- **Tantangan**
1. Ringkas paragraf dalam teks tentang Candi Prambanan yang diawali "Keberadaan Candi Prambanan mulai saya kenal" menjadi daftar butir singkat. Pertahankan fakta-fakta utamanya.
2. Ulangi apa adanya semua baris catatan, mulai dari awal catatan sampai dengan baris yang memuat "left=277, top=160, right=304, bottom=171", termasuk kedua ujungnya.

Cerita dan Pesona Prambanan
Keberadaan
Candi Prambanan mulai saya kenal ketika memasuki jenjang pendidikan sekolah menengah
pertama. Saat itu, muatan (content)
pelajaran yang menerangkan tentang sejarah kerjaan-kerajaan Hindu-Budha di
nusantara dikemas dalam satu mata pelajaran tersendiri (separated) yang dikenal dengan IPS Sejarah (disamping pelajaran IPS
Ekonomi dan IPS Geografi). Tetapi, penjelasan tentang Prambanan tidak begitu
tuntas, karena tidak diuraikan dalam bentuk cerita, hanya dalam bentuk
gambar sebagai bukti peninggalan kerajaan Hindu nusantara. Pemahaman tentang
cerita Candi Prambanan sedikit lebih tuntas ketika mulai membaca beberapa
referensi yang menceritakan tentang asal mula candi yang sangat terkait erat
dengan cerita Loro Jongrang. Dinamakan Candi Prambanan karena terletak di
daerah Prambanan, persis di perbatasan Provinsi Daerah Istimewa Yogyakarta dan
Jawa Tengah, kurang lebih 17 km kearah timur Yogyakarta atau kurang lebih 53 km
sebelah barat Kota Solo. Pada hari kamis, 21April 2016 berkesempatan berkunjung
langsung ke area candi. Disanalah cerita tentang Loro Jongrang semakin lengkap
oleh penjelasan para tour guide yang selalu ramah dan siap menemani
setiap saat.

- **Informasi yang Diberikan**
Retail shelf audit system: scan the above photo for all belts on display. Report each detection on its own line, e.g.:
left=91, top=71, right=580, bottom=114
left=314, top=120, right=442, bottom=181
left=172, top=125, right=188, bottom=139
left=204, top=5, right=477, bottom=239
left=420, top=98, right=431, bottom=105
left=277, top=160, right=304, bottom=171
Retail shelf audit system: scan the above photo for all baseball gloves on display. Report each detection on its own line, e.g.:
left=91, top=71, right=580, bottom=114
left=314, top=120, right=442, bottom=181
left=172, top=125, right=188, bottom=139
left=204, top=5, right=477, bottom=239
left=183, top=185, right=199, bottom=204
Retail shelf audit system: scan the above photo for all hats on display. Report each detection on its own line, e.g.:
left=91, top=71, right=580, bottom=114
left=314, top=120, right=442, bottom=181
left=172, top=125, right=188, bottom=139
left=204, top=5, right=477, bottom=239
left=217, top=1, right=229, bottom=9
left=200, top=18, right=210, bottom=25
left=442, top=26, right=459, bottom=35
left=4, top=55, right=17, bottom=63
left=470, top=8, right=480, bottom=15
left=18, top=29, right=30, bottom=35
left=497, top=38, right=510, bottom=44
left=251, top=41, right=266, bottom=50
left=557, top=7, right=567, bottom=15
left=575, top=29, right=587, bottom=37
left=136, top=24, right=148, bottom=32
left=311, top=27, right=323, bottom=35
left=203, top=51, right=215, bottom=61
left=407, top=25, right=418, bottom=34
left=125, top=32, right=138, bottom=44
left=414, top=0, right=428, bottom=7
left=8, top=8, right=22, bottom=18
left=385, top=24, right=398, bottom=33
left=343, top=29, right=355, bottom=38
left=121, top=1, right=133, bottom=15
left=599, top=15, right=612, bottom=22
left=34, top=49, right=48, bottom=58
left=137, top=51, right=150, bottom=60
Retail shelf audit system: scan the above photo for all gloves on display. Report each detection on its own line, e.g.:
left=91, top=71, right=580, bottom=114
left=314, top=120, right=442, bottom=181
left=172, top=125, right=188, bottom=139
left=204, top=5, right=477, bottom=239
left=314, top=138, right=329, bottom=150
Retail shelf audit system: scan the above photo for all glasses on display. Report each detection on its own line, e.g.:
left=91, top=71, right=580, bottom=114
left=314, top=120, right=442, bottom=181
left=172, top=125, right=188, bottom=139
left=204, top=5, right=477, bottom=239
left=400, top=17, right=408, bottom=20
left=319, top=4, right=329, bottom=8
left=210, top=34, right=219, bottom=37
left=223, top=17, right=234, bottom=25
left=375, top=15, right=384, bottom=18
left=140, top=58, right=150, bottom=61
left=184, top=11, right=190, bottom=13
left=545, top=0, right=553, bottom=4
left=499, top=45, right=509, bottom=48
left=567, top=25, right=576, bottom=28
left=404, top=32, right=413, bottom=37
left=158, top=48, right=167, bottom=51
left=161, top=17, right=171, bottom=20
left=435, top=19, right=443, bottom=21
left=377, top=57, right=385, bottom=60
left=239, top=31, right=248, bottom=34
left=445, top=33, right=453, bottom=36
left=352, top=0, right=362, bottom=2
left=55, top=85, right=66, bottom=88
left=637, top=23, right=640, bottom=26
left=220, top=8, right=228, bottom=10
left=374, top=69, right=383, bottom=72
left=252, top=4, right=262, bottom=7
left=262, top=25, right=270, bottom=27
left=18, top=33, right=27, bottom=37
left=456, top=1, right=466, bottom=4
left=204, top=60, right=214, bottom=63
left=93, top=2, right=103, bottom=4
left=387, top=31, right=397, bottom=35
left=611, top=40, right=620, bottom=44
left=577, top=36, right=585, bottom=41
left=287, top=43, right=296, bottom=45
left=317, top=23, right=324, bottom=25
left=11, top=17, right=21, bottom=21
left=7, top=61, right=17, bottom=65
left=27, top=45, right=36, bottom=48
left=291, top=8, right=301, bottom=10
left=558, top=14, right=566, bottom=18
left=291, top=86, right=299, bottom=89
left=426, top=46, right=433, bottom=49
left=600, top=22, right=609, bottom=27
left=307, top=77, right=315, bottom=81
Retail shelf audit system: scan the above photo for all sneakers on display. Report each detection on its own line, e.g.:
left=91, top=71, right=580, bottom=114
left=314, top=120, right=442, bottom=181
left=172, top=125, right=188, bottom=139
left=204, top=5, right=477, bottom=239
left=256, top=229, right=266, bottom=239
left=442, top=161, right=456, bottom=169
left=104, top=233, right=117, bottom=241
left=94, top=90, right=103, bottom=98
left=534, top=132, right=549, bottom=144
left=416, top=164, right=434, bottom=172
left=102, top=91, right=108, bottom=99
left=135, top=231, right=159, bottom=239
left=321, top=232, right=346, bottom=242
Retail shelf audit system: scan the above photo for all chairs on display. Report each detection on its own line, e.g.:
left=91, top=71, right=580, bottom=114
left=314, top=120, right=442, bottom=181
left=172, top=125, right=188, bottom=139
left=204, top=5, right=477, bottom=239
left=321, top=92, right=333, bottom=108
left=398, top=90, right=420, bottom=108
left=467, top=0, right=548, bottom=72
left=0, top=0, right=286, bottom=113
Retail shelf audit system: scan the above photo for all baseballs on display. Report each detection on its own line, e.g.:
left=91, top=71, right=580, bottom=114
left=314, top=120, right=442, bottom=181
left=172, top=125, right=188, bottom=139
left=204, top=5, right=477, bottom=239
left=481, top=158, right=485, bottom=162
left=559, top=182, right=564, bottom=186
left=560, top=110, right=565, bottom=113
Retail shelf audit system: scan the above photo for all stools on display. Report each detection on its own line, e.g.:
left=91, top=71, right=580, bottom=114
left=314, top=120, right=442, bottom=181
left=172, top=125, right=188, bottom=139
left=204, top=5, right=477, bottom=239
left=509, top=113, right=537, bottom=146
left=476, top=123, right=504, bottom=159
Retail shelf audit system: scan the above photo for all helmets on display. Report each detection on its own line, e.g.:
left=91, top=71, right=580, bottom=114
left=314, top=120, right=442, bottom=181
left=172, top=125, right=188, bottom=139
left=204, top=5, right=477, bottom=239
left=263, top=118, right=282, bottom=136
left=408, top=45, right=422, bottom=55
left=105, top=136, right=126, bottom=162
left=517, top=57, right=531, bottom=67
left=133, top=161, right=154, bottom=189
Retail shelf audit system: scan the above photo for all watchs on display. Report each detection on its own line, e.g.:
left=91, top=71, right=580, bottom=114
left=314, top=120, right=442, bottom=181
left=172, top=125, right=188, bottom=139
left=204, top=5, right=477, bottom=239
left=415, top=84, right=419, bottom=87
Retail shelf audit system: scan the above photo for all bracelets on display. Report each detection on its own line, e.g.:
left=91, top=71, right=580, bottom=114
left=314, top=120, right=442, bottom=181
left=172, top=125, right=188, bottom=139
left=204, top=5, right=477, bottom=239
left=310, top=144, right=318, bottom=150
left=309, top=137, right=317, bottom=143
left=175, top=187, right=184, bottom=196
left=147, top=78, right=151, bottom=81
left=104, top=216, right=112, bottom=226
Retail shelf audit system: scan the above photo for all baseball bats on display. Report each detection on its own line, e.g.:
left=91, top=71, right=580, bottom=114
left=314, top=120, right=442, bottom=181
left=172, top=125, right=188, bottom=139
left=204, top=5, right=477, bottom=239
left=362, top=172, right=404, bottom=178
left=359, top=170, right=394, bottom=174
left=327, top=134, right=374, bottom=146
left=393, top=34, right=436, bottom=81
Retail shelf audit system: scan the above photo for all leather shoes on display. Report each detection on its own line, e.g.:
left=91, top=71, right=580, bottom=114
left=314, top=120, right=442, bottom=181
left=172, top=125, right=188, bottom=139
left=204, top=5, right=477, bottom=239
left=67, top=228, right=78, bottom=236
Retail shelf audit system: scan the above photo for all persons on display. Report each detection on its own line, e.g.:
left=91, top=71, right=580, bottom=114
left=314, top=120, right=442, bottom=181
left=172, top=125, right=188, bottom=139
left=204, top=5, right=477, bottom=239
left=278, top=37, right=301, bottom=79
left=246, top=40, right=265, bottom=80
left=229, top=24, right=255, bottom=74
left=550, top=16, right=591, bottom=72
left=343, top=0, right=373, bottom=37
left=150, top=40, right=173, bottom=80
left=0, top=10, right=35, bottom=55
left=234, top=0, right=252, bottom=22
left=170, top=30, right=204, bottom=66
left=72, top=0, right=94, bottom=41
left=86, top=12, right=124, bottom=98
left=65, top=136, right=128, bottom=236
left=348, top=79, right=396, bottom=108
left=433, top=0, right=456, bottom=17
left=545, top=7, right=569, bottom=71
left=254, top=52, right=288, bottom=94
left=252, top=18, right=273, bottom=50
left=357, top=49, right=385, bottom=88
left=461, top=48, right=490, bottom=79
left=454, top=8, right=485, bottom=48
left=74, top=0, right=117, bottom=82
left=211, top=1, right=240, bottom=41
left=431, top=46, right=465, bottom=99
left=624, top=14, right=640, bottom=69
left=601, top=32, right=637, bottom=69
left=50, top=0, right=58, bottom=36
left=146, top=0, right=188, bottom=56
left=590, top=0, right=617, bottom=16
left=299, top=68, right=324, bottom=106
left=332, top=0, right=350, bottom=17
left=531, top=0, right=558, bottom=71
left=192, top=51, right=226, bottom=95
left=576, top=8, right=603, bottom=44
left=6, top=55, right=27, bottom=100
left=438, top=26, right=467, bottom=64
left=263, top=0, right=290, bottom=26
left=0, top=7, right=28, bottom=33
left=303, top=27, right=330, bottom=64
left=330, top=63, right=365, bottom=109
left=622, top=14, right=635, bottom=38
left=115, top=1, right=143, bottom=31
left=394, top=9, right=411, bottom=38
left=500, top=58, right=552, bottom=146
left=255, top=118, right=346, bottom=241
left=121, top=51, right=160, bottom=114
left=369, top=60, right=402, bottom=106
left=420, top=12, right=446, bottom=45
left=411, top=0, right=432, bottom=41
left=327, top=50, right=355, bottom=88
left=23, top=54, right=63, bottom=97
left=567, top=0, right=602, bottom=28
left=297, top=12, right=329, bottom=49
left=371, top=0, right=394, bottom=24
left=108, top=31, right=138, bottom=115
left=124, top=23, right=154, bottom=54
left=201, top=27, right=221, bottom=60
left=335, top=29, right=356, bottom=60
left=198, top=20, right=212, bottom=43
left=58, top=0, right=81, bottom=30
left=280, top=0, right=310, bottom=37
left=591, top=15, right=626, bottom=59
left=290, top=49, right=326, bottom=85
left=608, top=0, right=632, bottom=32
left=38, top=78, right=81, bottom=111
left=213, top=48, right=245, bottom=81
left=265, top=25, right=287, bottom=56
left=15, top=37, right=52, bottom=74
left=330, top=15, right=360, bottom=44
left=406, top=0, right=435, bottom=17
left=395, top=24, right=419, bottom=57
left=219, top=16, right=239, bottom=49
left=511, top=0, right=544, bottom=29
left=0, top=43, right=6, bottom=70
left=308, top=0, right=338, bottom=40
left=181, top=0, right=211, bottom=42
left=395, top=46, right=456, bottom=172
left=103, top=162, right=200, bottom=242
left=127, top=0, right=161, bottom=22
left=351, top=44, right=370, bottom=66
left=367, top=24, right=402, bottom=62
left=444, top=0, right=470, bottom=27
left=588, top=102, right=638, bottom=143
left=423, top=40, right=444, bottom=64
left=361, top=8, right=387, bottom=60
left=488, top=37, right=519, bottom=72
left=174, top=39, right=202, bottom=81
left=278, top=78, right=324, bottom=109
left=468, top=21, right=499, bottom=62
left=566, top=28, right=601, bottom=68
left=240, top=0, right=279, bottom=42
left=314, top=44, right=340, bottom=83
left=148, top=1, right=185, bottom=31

- **Jawaban Per Tugas**
1.
- Penulis mulai mengenal Candi Prambanan di jenjang sekolah menengah pertama, melalui mata pelajaran tersendiri bernama IPS Sejarah (selain IPS Ekonomi dan IPS Geografi) yang memuat sejarah kerajaan-kerajaan Hindu-Budha di nusantara.
- Penjelasan di sekolah kurang tuntas karena Prambanan hanya disajikan dalam bentuk gambar sebagai bukti peninggalan kerajaan Hindu nusantara, bukan dalam bentuk cerita.
- Pemahaman penulis bertambah setelah membaca referensi tentang asal mula candi, yang terkait erat dengan cerita Loro Jongrang.
- Nama candi berasal dari lokasinya di daerah Prambanan, tepat di perbatasan Provinsi Daerah Istimewa Yogyakarta dan Jawa Tengah, sekitar 17 km ke arah timur Yogyakarta dan sekitar 53 km di sebelah barat Kota Solo.
- Pada Kamis, 21 April 2016, penulis berkunjung langsung ke area candi. Di sana cerita Loro Jongrang menjadi lebih lengkap berkat penjelasan para tour guide yang ramah dan siap menemani setiap saat.

2.
Retail shelf audit system: scan the above photo for all belts on display. Report each detection on its own line, e.g.:
left=91, top=71, right=580, bottom=114
left=314, top=120, right=442, bottom=181
left=172, top=125, right=188, bottom=139
left=204, top=5, right=477, bottom=239
left=420, top=98, right=431, bottom=105
left=277, top=160, right=304, bottom=171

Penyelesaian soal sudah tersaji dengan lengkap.